По предписанию министра внутренних дел 27 июня 1838 года назначается в г. Тифлис городничим, а 27 июня 1842 года переводится на ту же должность в Коломну. Одновременно с этим, с 31 августа 1843 года исполняет функции директора коломенских богоугодных заведении. 16 ноября 1844 года по высочайшему приказу определяется членом коломенского уездного попечительного о тюрьмах комитета. 16 марта 1844 года ему присваивается воинское звание подполковника кавалерии. 12 декабря 1848 года за отличие по службе становится полковником.

16 июня 1845 года Зенгбуш переводится в Нижний Новгород старшим полицмейстером. За сохранение тишины и спокойствие на Нижегородской ярмарке 1846-1848 годов ему объявлена признательность министра внутренних дел. 12 декабря 1848 года награжден знаком «15 лет безупречной службы»38.

В год вступления на службу, нижегородскую полицию ожидало невиданное пополнение из 300 рекрутов-евреев. Из-за полной непригодности к службе новобранцев, их направили на укомплектование полицейских и пожарных команд Нижегородской губернии. Но министерский опыт оказался неудачным. Предполагалось, что новобранцы станут хорошими стражами порядка. Однако рекруты переняли привычки тех, с кем им надлежало бороться. Так, в 1849 году одна группа полицейских рекрутов попала под следствие о краже лошади у священника Покровского. От суда их спасло только то, что очень быстро добыча была продана, да и следователи не слишком усердствовали в поисках истины. Конокрады в мундирах отделались только испугом. В декабре 1851 года попался на краже Давид Кац, за что получил пятьсот шпицрутенов, а затем и рекрут Нахем Герец.
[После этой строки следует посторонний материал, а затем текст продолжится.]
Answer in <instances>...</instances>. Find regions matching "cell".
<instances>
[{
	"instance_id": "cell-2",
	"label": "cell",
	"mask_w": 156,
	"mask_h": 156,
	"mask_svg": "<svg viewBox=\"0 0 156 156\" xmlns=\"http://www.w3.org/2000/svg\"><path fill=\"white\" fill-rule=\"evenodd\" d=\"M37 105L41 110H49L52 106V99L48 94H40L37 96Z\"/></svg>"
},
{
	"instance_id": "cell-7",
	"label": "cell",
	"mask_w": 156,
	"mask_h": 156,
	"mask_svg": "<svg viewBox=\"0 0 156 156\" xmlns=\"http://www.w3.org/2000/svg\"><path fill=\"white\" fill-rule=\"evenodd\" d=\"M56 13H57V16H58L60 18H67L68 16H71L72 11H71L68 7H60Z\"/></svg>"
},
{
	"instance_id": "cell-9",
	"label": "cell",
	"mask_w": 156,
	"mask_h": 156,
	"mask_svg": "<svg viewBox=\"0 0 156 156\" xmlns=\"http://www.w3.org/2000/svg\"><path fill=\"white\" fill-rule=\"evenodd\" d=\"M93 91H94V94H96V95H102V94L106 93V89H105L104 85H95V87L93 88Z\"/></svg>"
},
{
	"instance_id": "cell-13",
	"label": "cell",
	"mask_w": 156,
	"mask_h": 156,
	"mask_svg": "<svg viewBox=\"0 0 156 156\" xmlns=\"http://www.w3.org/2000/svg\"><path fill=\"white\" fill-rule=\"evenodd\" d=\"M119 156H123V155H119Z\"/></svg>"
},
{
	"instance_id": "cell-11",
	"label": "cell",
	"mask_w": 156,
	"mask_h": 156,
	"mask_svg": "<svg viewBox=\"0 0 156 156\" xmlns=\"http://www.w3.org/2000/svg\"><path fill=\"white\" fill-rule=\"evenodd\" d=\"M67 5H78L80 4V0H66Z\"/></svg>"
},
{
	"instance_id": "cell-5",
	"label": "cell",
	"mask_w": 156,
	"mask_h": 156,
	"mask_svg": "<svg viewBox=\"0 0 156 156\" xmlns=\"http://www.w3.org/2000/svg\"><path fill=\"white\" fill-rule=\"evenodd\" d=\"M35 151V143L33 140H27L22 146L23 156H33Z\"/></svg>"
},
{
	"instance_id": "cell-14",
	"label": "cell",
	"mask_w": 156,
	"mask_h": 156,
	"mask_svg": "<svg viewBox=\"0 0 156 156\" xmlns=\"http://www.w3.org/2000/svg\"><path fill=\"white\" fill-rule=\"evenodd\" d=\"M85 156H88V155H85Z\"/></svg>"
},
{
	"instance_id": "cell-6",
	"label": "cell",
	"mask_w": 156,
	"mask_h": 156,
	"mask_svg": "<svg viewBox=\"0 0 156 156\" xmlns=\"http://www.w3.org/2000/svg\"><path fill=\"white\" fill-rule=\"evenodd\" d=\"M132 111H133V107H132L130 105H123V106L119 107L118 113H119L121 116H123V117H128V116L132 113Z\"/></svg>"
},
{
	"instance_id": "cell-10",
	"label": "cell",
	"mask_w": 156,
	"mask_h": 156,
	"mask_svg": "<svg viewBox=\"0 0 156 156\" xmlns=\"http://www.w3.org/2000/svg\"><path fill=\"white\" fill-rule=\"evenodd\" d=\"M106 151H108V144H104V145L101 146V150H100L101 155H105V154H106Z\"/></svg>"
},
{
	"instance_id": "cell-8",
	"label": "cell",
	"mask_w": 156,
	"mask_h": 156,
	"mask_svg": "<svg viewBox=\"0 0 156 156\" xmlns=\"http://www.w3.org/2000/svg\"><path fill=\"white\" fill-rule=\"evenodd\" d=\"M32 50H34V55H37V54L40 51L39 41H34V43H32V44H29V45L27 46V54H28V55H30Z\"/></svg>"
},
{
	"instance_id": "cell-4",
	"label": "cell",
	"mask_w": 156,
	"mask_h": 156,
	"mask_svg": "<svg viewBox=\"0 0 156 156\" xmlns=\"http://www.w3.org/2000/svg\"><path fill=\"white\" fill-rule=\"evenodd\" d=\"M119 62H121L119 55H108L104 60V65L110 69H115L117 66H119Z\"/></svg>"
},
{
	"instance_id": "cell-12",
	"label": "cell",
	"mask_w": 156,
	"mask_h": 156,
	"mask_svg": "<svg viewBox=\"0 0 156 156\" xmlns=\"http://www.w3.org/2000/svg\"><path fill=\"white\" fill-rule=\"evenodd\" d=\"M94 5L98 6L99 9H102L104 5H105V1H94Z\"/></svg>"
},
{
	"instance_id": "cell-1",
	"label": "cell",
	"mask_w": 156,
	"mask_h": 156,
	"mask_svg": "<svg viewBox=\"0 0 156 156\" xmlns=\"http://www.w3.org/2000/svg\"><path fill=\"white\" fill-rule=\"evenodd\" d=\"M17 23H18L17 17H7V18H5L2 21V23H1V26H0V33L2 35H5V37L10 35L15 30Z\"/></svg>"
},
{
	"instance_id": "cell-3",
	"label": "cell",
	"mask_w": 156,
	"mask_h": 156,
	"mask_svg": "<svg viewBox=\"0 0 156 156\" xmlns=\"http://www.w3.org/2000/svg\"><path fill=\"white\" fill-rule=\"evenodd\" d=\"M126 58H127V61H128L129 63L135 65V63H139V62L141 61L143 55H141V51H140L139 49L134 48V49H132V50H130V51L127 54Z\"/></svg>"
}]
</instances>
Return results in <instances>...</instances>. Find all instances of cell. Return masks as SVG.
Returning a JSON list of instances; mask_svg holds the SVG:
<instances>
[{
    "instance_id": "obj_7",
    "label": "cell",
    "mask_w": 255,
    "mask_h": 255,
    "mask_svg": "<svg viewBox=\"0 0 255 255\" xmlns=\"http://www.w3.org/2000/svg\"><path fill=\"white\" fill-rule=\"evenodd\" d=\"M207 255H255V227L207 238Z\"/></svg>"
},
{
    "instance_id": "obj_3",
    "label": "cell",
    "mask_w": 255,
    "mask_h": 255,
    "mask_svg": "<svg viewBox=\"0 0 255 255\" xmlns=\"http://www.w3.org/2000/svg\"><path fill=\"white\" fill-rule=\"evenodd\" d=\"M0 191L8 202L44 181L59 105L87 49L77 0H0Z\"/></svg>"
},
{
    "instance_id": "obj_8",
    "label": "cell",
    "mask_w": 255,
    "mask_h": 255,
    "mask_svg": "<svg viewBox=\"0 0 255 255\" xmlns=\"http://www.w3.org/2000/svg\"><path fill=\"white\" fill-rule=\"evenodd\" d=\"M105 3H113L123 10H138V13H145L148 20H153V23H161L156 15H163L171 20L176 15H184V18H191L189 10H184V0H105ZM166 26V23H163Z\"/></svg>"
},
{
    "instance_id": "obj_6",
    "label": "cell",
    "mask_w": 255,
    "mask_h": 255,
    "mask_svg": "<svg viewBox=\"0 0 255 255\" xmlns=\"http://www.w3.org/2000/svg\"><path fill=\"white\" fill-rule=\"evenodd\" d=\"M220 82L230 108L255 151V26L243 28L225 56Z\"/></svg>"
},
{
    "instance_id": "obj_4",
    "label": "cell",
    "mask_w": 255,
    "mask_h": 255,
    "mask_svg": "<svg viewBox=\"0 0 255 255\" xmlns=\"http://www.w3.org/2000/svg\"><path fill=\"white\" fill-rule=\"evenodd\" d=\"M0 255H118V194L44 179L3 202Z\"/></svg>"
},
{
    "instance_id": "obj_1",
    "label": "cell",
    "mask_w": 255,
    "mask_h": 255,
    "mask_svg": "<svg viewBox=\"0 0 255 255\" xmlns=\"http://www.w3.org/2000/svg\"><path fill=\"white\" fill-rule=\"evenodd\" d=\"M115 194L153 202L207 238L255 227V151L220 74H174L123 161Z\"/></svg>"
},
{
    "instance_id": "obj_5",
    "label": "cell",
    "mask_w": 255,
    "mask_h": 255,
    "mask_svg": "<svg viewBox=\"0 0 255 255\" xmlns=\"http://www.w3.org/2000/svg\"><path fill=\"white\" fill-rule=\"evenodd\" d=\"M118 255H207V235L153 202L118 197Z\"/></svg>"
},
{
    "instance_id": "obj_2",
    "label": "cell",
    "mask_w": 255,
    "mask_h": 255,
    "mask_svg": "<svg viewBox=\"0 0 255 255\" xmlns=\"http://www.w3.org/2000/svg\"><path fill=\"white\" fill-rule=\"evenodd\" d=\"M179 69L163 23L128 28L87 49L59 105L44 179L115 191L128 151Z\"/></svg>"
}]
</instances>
Слух об опыте использования еврейской молодежи на полицейской службе в Нижнем Новгороде стал известен далеко за его пределами. Так, в одном из известных исследований по истории административно-полицейских учреждений в России, опубликованном в середине ХIХ века, читаем: "Нижегородский губернатор доносил, что нижние полицейские чины, состоя большей часть из евреев, своей деятельностью посеяли страх и смятение в городе"39.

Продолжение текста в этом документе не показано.